Excerpt provided —
Mark Reads ‘The Science of Discworld II’: Chapter 4

In the fourth chapter of The Science of Discworld II, we learn about the concept of phase spaces! Intrigued? Then it’s time for Mark to read Discworld. 

Trigger Warning: For brief discussion of anxiety

This was a bit more dense than I expected and contains a whole bunch of science and math that I understand on the surface, but I did find some things I wanted to respond to! I know this is something I struggled with occasionally during the first Science book, so I’m thankful that TikoJanus suggested that I alternate these books with a regular Discworld book. These aren’t everyone’s cup of tea, but I enjoy reading about science a lot. Granted, sometimes it’s hard to review that because I am certainly not knowledgeable about science to actually craft a decent response. But part of the fun that I have doing these kind of posts is in finding ways to relate many of these high concept theories or postulations to our lives. I mean, that’s why it’s neat that we alternate between science sections and the prose ones; we get to see how scientific principles have influenced much of Pratchett’s construction of the Disc.

Given instruction —
Repeat the review of Chapter 4 of The Science of Discworld II word for word, from its title through its final sentence.

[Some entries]
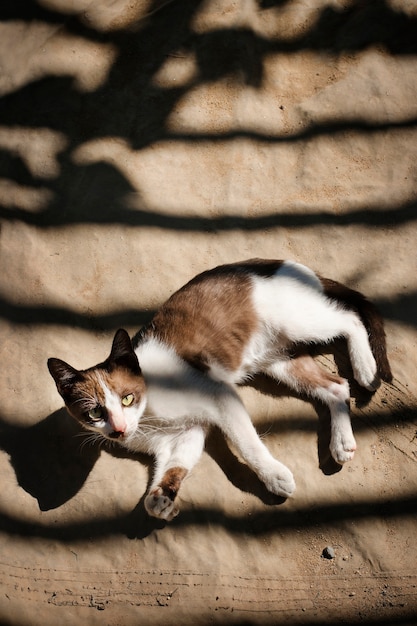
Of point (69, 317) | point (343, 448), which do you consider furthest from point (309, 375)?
point (69, 317)

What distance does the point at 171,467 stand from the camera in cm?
243

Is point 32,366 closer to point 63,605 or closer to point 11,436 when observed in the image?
point 11,436

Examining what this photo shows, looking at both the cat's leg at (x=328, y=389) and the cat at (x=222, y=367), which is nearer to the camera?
the cat at (x=222, y=367)

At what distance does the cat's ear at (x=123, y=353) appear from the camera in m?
2.30

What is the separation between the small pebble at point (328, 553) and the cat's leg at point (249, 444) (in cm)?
27

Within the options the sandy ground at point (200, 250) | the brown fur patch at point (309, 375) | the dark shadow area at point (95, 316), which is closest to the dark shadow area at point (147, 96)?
the sandy ground at point (200, 250)

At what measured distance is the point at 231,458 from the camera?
2.57 metres

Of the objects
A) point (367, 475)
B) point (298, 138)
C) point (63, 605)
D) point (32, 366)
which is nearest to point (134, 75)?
point (298, 138)

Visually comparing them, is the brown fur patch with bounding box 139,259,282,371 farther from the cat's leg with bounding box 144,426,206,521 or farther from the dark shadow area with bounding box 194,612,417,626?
the dark shadow area with bounding box 194,612,417,626

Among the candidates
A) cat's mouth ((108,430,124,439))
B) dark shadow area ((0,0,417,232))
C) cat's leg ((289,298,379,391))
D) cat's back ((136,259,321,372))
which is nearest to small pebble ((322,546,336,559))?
cat's leg ((289,298,379,391))

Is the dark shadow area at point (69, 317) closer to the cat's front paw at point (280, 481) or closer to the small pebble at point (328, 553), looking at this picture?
the cat's front paw at point (280, 481)

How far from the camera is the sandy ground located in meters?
2.28

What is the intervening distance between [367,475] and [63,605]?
1.45 meters

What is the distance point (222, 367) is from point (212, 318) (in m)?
0.24
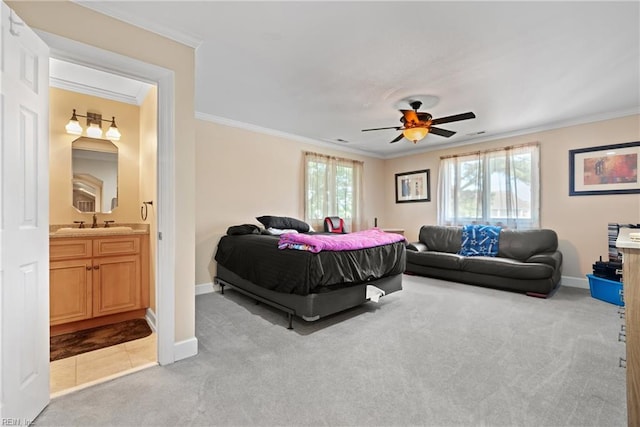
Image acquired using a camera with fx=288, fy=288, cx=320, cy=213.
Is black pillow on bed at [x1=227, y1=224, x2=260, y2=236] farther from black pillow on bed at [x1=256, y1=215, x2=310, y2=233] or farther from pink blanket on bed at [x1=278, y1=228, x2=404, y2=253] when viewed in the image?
pink blanket on bed at [x1=278, y1=228, x2=404, y2=253]

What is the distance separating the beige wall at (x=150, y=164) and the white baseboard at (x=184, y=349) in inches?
35.1

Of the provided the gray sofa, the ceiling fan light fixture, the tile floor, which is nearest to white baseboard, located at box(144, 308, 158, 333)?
the tile floor

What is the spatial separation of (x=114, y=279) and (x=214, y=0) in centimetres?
262

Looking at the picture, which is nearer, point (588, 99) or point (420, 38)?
point (420, 38)

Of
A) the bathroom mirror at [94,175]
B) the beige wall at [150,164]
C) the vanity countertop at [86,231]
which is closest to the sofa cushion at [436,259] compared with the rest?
the beige wall at [150,164]

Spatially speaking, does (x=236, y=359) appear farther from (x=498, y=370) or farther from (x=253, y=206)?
(x=253, y=206)

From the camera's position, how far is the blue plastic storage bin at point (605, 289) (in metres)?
3.39

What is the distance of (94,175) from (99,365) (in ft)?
6.90

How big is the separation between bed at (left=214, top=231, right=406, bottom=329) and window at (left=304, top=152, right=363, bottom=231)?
6.01 feet

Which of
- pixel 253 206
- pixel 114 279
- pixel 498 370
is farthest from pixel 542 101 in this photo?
pixel 114 279

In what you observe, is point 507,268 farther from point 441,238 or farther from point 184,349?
point 184,349

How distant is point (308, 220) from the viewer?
517cm

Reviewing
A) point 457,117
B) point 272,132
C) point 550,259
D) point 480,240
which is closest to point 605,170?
point 550,259

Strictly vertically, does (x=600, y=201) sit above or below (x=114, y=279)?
above
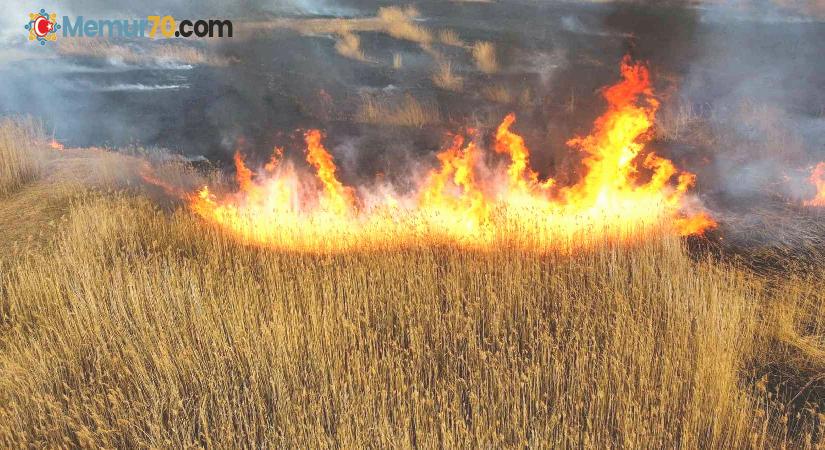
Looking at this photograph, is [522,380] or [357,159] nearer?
[522,380]

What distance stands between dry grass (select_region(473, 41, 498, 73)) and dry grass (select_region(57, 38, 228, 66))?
7.87 m

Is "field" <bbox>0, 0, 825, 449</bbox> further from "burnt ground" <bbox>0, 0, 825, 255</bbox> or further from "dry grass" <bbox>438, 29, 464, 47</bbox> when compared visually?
"dry grass" <bbox>438, 29, 464, 47</bbox>

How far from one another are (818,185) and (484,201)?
4887mm

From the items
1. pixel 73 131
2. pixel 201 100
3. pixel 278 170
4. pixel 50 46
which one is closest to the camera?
pixel 278 170

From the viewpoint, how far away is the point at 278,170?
10484 mm

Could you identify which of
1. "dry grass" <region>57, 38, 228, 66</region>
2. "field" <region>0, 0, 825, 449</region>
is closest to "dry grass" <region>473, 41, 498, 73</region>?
"field" <region>0, 0, 825, 449</region>

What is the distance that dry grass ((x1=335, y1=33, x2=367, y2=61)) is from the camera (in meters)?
20.1

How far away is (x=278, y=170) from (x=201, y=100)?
754 cm

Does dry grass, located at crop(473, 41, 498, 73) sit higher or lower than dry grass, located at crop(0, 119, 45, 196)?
higher

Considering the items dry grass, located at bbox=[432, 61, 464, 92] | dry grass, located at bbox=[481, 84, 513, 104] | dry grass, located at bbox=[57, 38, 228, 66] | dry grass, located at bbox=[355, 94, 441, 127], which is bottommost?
dry grass, located at bbox=[355, 94, 441, 127]

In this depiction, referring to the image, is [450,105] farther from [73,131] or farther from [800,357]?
[800,357]

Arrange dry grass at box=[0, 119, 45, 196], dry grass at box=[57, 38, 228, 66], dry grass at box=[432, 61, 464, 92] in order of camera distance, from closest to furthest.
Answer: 1. dry grass at box=[0, 119, 45, 196]
2. dry grass at box=[432, 61, 464, 92]
3. dry grass at box=[57, 38, 228, 66]

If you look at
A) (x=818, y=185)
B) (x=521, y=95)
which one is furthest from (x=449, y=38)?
(x=818, y=185)

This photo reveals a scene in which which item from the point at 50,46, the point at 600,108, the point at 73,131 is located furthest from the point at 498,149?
the point at 50,46
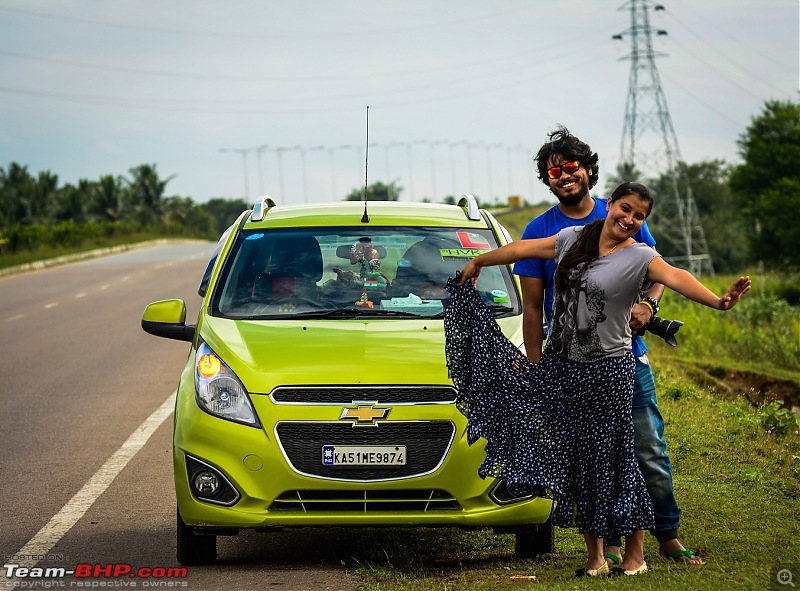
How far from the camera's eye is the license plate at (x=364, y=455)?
5.70 metres

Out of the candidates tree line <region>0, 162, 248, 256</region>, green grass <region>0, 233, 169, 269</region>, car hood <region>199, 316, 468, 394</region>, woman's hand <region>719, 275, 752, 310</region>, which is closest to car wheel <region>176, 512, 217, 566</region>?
car hood <region>199, 316, 468, 394</region>

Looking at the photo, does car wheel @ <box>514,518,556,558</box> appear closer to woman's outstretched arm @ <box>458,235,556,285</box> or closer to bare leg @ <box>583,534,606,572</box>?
bare leg @ <box>583,534,606,572</box>

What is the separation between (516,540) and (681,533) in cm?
90

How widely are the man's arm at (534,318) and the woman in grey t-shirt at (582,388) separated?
129mm

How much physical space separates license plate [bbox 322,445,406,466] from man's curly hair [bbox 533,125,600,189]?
1.42 metres

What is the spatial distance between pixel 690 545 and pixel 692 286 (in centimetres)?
165

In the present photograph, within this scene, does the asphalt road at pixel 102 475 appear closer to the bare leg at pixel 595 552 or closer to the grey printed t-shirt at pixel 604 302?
the bare leg at pixel 595 552

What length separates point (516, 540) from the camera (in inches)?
247

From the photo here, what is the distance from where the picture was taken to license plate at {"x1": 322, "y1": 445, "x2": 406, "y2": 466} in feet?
18.7

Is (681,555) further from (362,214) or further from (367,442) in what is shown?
(362,214)

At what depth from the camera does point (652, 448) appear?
5.70m

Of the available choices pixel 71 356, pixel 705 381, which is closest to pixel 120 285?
pixel 71 356

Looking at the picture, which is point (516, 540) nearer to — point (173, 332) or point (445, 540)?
point (445, 540)

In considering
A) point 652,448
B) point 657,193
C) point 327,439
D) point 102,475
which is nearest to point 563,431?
point 652,448
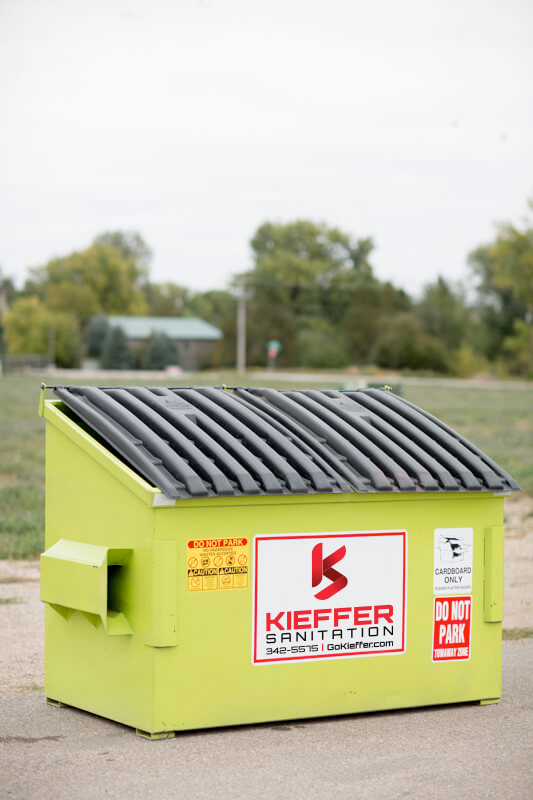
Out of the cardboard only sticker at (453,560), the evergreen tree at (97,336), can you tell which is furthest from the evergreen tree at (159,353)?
the cardboard only sticker at (453,560)

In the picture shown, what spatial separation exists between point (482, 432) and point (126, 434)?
22942 mm

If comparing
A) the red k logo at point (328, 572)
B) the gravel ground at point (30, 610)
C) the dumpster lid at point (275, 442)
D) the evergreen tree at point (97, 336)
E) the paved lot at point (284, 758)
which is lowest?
the gravel ground at point (30, 610)

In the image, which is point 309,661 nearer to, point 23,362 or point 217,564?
point 217,564

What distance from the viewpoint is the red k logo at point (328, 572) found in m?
5.15

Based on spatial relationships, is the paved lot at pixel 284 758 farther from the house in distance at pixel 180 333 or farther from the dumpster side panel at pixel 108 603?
Answer: the house in distance at pixel 180 333

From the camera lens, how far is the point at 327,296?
96.9 meters

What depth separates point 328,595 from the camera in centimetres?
519

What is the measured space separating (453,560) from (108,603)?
1693mm

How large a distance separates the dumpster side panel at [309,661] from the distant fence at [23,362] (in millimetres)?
86066

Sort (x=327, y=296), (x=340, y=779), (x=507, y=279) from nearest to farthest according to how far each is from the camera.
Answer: (x=340, y=779) → (x=507, y=279) → (x=327, y=296)

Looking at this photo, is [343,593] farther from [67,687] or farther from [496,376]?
[496,376]

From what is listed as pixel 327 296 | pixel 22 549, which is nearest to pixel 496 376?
pixel 327 296

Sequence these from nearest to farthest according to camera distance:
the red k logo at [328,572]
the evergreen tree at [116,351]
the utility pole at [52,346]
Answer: the red k logo at [328,572] → the evergreen tree at [116,351] → the utility pole at [52,346]

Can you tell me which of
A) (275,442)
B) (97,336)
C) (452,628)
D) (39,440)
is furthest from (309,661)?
(97,336)
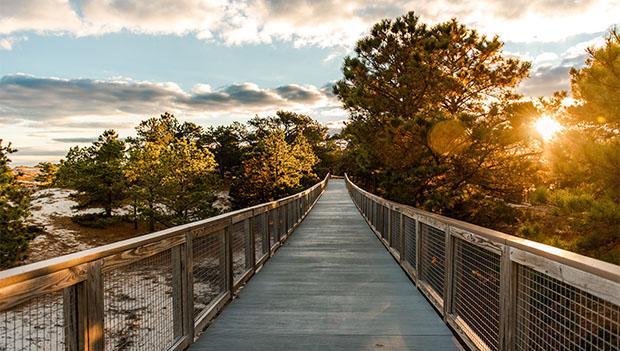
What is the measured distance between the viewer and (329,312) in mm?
4891

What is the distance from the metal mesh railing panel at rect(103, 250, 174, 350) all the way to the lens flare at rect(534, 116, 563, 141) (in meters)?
8.25

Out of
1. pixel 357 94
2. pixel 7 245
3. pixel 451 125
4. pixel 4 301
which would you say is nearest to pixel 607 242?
pixel 451 125

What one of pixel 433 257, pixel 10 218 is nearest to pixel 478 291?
pixel 433 257

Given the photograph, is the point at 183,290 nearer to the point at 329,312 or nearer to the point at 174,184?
the point at 329,312

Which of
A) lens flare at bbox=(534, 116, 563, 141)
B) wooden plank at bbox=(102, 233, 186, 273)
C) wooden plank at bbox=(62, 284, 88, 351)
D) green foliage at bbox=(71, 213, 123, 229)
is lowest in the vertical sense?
green foliage at bbox=(71, 213, 123, 229)

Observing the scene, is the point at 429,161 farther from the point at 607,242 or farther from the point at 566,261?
the point at 566,261

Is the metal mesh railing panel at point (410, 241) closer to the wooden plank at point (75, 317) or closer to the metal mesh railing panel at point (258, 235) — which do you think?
the metal mesh railing panel at point (258, 235)

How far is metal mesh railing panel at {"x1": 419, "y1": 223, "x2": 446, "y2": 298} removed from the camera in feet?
16.0

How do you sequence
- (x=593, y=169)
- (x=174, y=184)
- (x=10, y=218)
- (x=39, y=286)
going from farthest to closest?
(x=174, y=184) < (x=10, y=218) < (x=593, y=169) < (x=39, y=286)

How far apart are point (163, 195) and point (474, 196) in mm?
28217

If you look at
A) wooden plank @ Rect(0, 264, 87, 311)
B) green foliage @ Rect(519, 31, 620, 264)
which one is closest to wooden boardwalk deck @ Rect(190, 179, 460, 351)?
wooden plank @ Rect(0, 264, 87, 311)

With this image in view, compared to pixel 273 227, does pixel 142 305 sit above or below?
above

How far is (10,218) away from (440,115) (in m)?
21.5

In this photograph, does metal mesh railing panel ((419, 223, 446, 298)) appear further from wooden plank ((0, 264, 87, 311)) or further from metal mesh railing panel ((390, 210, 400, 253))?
wooden plank ((0, 264, 87, 311))
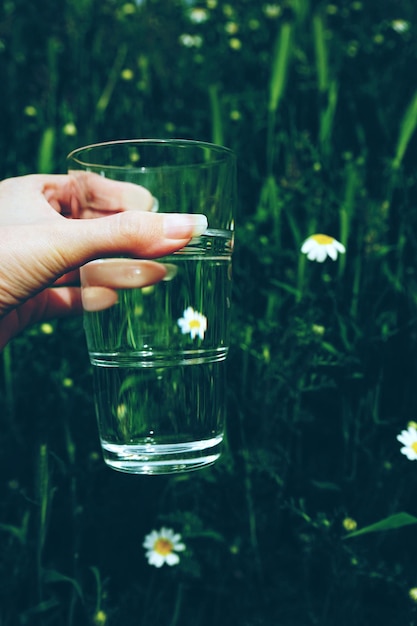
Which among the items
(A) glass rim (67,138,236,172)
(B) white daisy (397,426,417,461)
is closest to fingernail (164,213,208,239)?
(A) glass rim (67,138,236,172)

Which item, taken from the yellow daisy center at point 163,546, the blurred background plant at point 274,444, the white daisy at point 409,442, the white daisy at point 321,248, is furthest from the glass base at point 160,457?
the white daisy at point 321,248

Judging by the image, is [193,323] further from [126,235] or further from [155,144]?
[155,144]

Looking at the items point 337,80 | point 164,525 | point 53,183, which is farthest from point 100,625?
point 337,80

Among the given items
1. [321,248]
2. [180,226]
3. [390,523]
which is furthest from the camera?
[321,248]

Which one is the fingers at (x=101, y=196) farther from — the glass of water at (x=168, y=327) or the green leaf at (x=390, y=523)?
the green leaf at (x=390, y=523)

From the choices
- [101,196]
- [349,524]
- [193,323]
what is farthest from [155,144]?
[349,524]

Solution below —
Mark Reads ‘The Science of Discworld II’: Chapter 4

In the fourth chapter of The Science of Discworld II, we learn about the concept of phase spaces! Intrigued? Then it’s time for Mark to read Discworld. 

Trigger Warning: For brief discussion of anxiety

This was a bit more dense than I expected and contains a whole bunch of science and math that I understand on the surface, but I did find some things I wanted to respond to! I know this is something I struggled with occasionally during the first Science book, so I’m thankful that TikoJanus suggested that I alternate these books with a regular Discworld book. These aren’t everyone’s cup of tea, but I enjoy reading about science a lot. Granted, sometimes it’s hard to review that because I am certainly not knowledgeable about science to actually craft a decent response. But part of the fun that I have doing these kind of posts is in finding ways to relate many of these high concept theories or postulations to our lives. I mean, that’s why it’s neat that we alternate between science sections and the prose ones; we get to see how scientific principles have influenced much of Pratchett’s construction of the Disc.